A new unwrap_schema_value function detects and transparently unwraps JSON-string-encoded configuration values before passing them to the schema parser.

Confluent Schema Registry wire format prefix

After the schema initialization fix, the operator failed at runtime with Cannot convert i64 to usize: -56 when parsing Avro messages from Kafka. The messages included a 5-byte Confluent Schema Registry wire format prefix (magic byte 0x00 + 4-byte schema ID) before the actual Avro payload. The Avro parser interpreted the prefix bytes as part of the record data, producing a negative zigzag-decoded length.

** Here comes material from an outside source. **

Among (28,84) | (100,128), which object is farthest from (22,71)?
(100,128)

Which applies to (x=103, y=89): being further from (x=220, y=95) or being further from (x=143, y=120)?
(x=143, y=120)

The root cause: Kafka producers using Confluent serializers prepend a 5-byte header that is not part of the Avro encoding. The from_avro_datum call consumed these extra bytes, corrupting the field-length parsing.

A new strip_confluent_header function detects the prefix, and parse_with_schema now retries parsing after stripping the prefix when the initial attempt fails.

Related Issue

Fixes #335

Type of Change

  • Bug fix (non-breaking change which fixes an issue)
  • New feature (non-breaking change which adds functionality)
  • Breaking change (fix or feature that would cause existing functionality to not work as expected)
  • Blueprint modification or addition
  • Component modification or addition
  • Documentation update
  • CI/CD pipeline change
  • Other (please describe):

Implementation Details

All changes are in src/500-application/512-avro-to-json/operators/avro-to-json/src/lib.rs.

Schema configuration unwrapping

Extracted unwrap_schema_value(raw: &str) -> Cow<'_, str> which:

  • Parses the raw configuration value using serde_json::from_str::<serde_json::Value>
  • Returns the inner string content when the result is Value::String (JSON-string-encoded schema)
  • Falls through to the raw value unchanged for any other case (raw JSON objects, non-JSON values)
  • Uses Cow<'_, str> to avoid heap allocation when no unwrapping is needed

The avro_init function calls unwrap_schema_value(v) before Schema::parse_str().

Confluent wire format handling

Added strip_confluent_header(data: &[u8]) -> Option<&[u8]> which detects the Confluent Schema Registry wire format prefix (magic byte 0x00 + 4-byte big-endian schema ID) and returns the payload after the 5-byte header.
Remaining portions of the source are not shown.